▶ TO DO:
Can you set down, word for word, the part of the Ali Hazelwood book list that opens with the words containing "15. FIRST (2025): Hazelwood’s" and closes with "print/ebook in 2026."?

▶ SOURCE EXCERPT:
Ali Hazelwood books in publication order

  1. The Love Hypothesis (2021): A fake-dating academia romance between PhD student Olive Smith and professor Adam Carlsen, and still the clearest starting point for Hazelwood’s STEM rom-com voice.
  2. Under One Roof (2022): An enemies-to-lovers novella where an environmental engineer is forced to cohabit with an infuriating lawyer, starting the STEMinist novella trio.
  3. Stuck with You (2022): A second STEMinist novella, built around an elevator trap, an old wound, and a civil engineer stuck with the man she most wants to avoid.
  4. Below Zero (2022): The third STEMinist novella sends a NASA engineer into an Arctic rescue setup, making this the most overtly survival-driven of the trio.
  5. Love on the Brain (2022): A NASA-centered enemies-to-lovers novel where Bee Königswasser has to co-lead a dream project with Levi Ward, the man she believes she already hates.
  6. Loathe to Love You (2023): A print collection of the three STEMinist novellas, useful if you want that whole mini-sequence in one volume rather than as separate releases.
  7. Love, Theoretically (2023): Rival physicists, fake dating, and academic politics collide as Elsie Hannaway tries to secure the job that could finally stabilize her life.
  8. Check & Mate (2023): Hazelwood’s YA novel, following former chess prodigy Mallory Greenleaf as competition, family strain, and Nolan Sawyer pull her back into the game.
  9. Bride (2024): A paranormal romance about Vampyre outcast Misery Lark and Alpha Werewolf Lowe Moreland, and the first book that clearly opens a separate supernatural continuity.
  10. Not in Love (2024): A secret biotech workplace romance between Rue Siebert and Eli Killgore, written as a sharper and more adult contemporary than Hazelwood’s earlier STEM rom-coms.
  11. Cruel Winter with You (2024): A holiday short story about former childhood friends snowed in together, best treated as a standalone seasonal extra.
  12. Deep End (2025): A college sports romance pairing diver Scarlett Vandermeer with champion swimmer Lukas Blomqvist, with Olympic pressure and a private arrangement at the center.
  13. Problematic Summer Romance (2025): A destination-wedding romance in Sicily between Maya Killgore and Conor Harkness, and the direct follow-up to Not in Love.
  14. Hot for Slayer (2025): A paranormal short story in which a vampire slayer with amnesia ends up dependent on the vampire he has hunted for centuries.
  15. FIRST (2025): Hazelwood’s dystopian romance novella for the After the End collaborative project, separate from her contemporary and paranormal lines.
  16. Bound (2025): A dark academia audio novella about art forgery, secrets, and a dangerous professor-student-adjacent entanglement, separate from the main contemporary novels.
  17. Mate (2025): A companion novel to Bride, centered on Serena Paris and Northwest pack alpha Koen Alexander, and the one Hazelwood book that clearly should not be read before its predecessor.
  18. Two Can Play (2024 audio / 2026 print): An enemies-to-lovers gaming novella about rival designers Viola Bowen and Jesse Andrews; it first appeared in audio in 2024 and then in print/ebook in 2026.

The books that actually go together

The Bride books

This is the clearest true series in Hazelwood’s catalog so far.

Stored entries
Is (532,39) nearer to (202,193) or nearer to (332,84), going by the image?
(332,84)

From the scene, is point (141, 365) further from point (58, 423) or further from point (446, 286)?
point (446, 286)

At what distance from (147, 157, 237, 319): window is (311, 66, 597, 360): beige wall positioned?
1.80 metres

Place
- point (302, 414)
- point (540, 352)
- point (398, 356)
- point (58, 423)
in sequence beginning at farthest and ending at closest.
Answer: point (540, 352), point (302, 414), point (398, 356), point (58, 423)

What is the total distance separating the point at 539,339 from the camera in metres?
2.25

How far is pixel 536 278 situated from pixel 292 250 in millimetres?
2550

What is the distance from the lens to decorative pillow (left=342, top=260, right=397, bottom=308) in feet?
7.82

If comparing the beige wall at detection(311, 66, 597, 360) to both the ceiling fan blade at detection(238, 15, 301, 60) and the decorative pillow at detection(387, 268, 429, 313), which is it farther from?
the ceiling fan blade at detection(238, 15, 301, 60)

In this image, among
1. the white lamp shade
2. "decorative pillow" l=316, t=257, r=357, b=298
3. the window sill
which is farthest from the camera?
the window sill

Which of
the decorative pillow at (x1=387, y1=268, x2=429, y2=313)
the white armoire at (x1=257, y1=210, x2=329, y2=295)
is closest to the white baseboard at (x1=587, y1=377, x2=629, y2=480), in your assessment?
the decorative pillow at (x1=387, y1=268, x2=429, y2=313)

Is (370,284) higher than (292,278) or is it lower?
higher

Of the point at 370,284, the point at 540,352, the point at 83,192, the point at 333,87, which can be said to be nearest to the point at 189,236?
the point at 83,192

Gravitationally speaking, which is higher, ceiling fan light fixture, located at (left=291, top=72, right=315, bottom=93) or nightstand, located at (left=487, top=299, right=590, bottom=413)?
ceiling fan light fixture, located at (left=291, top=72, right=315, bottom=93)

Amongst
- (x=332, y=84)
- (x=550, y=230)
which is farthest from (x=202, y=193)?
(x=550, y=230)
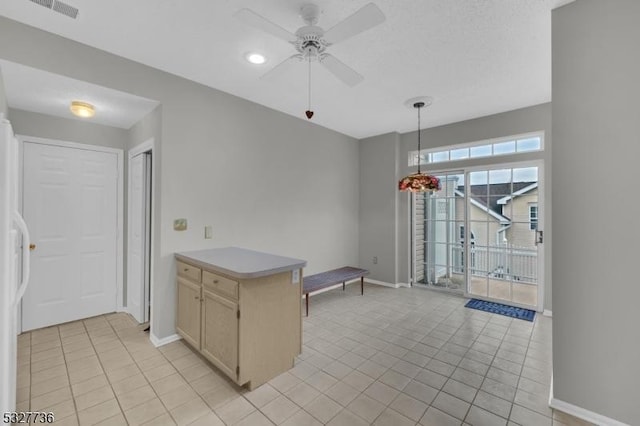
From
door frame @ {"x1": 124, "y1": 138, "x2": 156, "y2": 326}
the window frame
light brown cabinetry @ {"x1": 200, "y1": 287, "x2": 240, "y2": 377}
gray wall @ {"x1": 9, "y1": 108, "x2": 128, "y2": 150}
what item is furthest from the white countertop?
the window frame

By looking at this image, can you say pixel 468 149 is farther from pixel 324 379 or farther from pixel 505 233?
pixel 324 379

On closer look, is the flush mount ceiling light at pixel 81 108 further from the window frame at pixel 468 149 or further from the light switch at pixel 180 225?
the window frame at pixel 468 149

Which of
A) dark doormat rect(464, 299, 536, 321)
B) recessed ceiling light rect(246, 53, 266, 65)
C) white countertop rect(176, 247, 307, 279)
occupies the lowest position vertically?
dark doormat rect(464, 299, 536, 321)

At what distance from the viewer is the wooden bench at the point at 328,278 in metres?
3.78

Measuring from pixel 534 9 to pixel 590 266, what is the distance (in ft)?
5.89

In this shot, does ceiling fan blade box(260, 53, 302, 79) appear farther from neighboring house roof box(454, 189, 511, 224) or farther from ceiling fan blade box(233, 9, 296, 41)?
neighboring house roof box(454, 189, 511, 224)

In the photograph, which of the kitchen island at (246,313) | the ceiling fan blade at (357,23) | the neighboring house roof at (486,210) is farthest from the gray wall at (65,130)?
the neighboring house roof at (486,210)

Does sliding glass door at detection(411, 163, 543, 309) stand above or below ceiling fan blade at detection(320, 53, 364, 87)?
below

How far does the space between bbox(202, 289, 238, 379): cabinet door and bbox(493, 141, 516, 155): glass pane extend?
4.19m

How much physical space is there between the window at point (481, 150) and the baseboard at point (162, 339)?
13.3 ft

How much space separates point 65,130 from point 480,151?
18.2ft

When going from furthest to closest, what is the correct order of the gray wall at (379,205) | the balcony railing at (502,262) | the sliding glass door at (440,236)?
the gray wall at (379,205)
the sliding glass door at (440,236)
the balcony railing at (502,262)

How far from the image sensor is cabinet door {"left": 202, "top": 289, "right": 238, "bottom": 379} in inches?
83.1

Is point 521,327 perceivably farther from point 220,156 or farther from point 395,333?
point 220,156
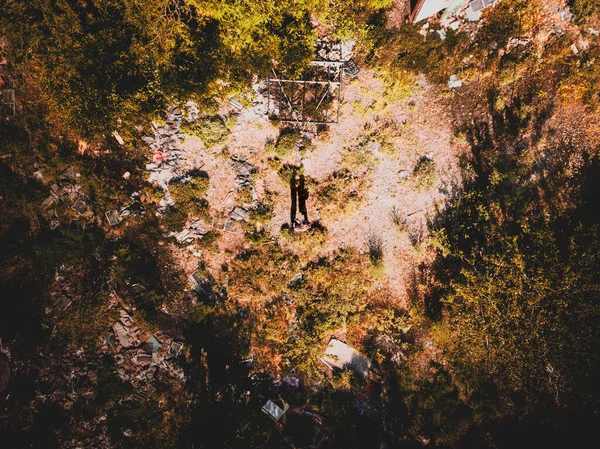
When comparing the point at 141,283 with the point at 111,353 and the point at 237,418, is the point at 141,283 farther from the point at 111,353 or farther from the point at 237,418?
the point at 237,418

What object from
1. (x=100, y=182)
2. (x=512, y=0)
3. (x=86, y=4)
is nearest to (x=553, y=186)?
(x=512, y=0)

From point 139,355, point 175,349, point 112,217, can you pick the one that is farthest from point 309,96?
point 139,355

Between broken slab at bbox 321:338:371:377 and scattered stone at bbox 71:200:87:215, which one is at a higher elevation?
scattered stone at bbox 71:200:87:215

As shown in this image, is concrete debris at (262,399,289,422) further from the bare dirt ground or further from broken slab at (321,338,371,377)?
the bare dirt ground

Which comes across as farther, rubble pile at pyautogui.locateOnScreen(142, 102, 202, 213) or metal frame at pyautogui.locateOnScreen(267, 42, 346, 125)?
rubble pile at pyautogui.locateOnScreen(142, 102, 202, 213)

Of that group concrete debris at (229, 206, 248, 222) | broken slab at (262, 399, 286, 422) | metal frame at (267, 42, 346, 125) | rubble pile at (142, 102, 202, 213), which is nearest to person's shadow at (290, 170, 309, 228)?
concrete debris at (229, 206, 248, 222)

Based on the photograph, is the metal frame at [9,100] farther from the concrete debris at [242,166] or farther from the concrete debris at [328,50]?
the concrete debris at [328,50]

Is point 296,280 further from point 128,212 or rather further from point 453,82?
point 453,82
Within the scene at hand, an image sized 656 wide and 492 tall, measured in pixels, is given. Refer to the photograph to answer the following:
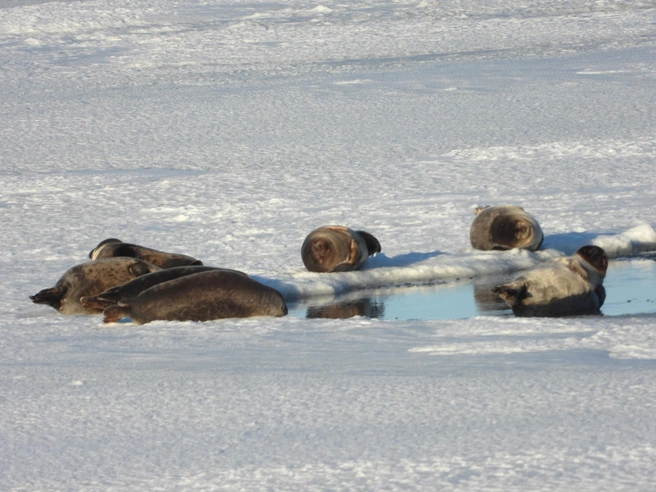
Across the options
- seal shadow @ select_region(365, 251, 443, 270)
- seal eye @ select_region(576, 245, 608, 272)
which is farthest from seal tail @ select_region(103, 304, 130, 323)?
seal eye @ select_region(576, 245, 608, 272)

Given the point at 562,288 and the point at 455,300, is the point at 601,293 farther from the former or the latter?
the point at 455,300

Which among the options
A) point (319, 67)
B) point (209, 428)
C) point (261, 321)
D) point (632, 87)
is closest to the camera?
point (209, 428)

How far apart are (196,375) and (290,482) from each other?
3.58 feet

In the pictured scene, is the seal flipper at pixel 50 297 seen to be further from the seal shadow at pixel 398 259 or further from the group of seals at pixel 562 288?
the group of seals at pixel 562 288

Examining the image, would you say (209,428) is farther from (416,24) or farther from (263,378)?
(416,24)

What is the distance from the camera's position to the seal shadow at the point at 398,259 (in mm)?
5480

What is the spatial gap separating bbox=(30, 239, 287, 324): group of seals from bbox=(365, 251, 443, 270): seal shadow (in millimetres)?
1065

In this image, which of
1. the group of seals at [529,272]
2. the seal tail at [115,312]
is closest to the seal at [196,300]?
the seal tail at [115,312]

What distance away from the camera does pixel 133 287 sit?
4520 mm

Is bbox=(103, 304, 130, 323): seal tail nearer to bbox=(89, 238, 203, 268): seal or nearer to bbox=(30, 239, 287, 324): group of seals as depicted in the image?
bbox=(30, 239, 287, 324): group of seals

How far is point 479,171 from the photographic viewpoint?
7465mm

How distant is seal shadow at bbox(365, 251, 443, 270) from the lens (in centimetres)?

▶ ANSWER FOR THIS EXERCISE:
15. FIRST (2025): Hazelwood’s dystopian romance novella for the After the End collaborative project, separate from her contemporary and paranormal lines.
  16. Bound (2025): A dark academia audio novella about art forgery, secrets, and a dangerous professor-student-adjacent entanglement, separate from the main contemporary novels.
  17. Mate (2025): A companion novel to Bride, centered on Serena Paris and Northwest pack alpha Koen Alexander, and the one Hazelwood book that clearly should not be read before its predecessor.
  18. Two Can Play (2024 audio / 2026 print): An enemies-to-lovers gaming novella about rival designers Viola Bowen and Jesse Andrews; it first appeared in audio in 2024 and then in print/ebook in 2026.